Am Sonntag vor Weihnachten sollte Katrine in Skrolycka begraben werden, und um diese Zeit pflegen ja nicht viele Leute in der Kirche zu sein, denn die meisten wollen sich ihren Kirchgang auf die großen Festtage aufsparen.

Aber als die wenigen Leute von Askedalarna, die sich dem kleinen Leichenzug angeschlossen hatten, auf dem Platz zwischen der Kirche und dem Gemeindehaus ankamen, fühlten sie sich fast verlegen. Denn eine so große Schar Menschen, wie an diesem Tag vor der Kirche versammelt war, konnte man kaum sehen, wenn der alte Propst von Bro einmal im Jahr in der Kirche zu Svartsjö predigte, oder wenn eine Pfarrwahl stattfand.

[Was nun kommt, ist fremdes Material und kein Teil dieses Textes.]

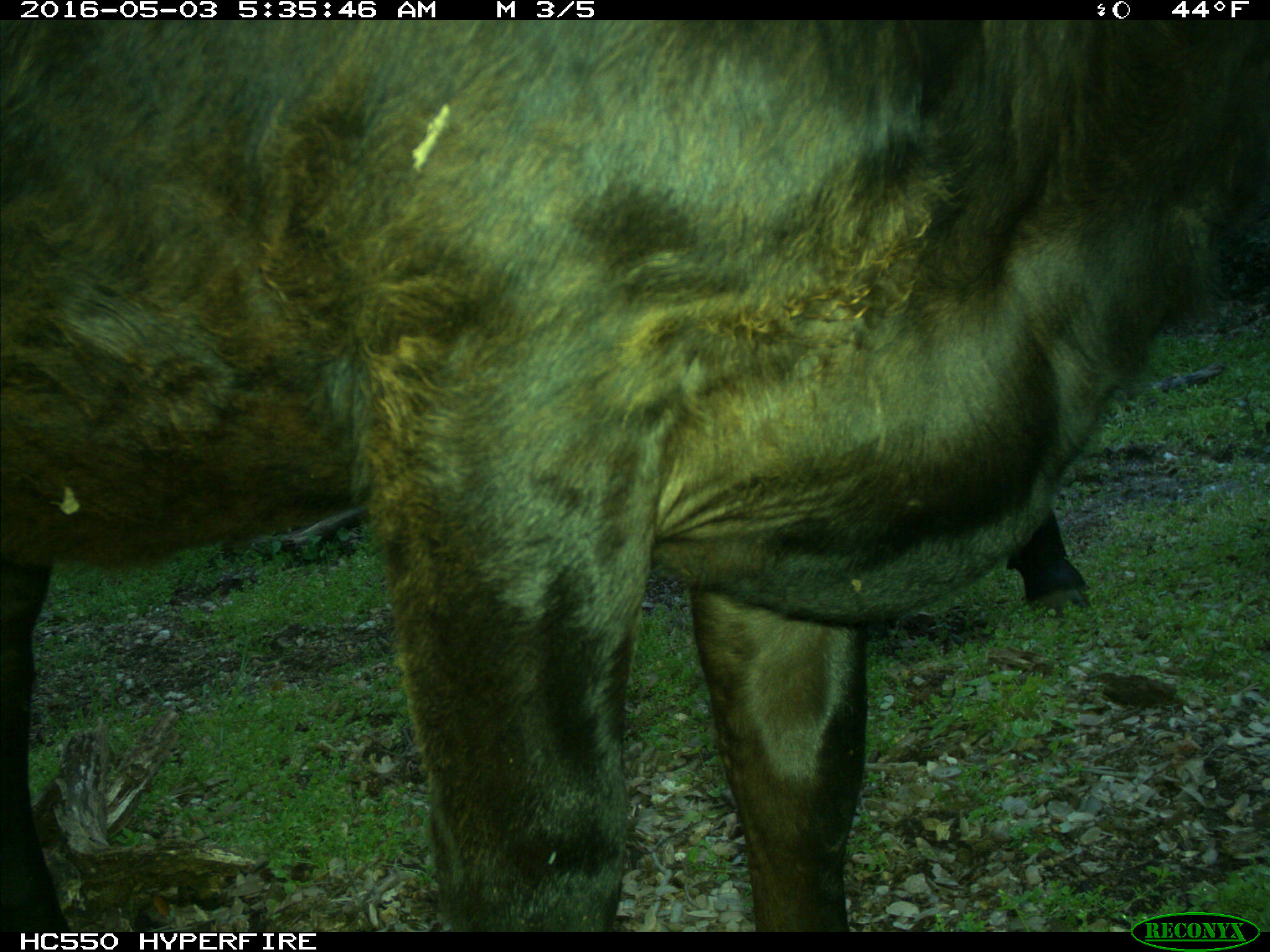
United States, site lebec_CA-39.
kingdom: Animalia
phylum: Chordata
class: Mammalia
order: Artiodactyla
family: Bovidae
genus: Bos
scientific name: Bos taurus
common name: domestic cow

Selbstverständlich waren alle diese Leute nicht hierhergekommen, um die alte Katrine zu ihrer letzten Ruhestatt zu begleiten, nein, es mußte etwas anderes hier vor sich gehen. Vielleicht wurde irgendein besonders vornehmer Herr beim Gottesdienst erwartet, oder es sollte ein anderer Pfarrer als der gewohnte an diesem Tag predigen.

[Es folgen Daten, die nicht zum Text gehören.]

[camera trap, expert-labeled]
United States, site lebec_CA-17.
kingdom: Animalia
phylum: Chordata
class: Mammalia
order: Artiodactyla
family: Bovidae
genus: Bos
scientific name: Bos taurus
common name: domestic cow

Die Leute aus Askedalarna wohnten ja so sehr entlegen, da konnte im Kirchspiel manches geschehen, was sie nicht wußten und nicht erfuhren.

Die Leidtragenden fuhren wie gewöhnlich in ihren Gefährten auf den Platz vor dem Gemeindehaus und stiegen da aus. Der Platz stand gedrängt voll mit Menschen, aber sonst war nichts Außergewöhnliches wahrzunehmen. Die Leidtragenden verwunderten sich immer mehr, aber sie scheuten sich doch zu fragen, was denn eigentlich los sei. Denn die Leute, die sich einem Leichenzug anschließen, sollen ja für sich bleiben und sich nicht mit denen unterhalten, die nichts mit dem Trauerfall zu tun haben.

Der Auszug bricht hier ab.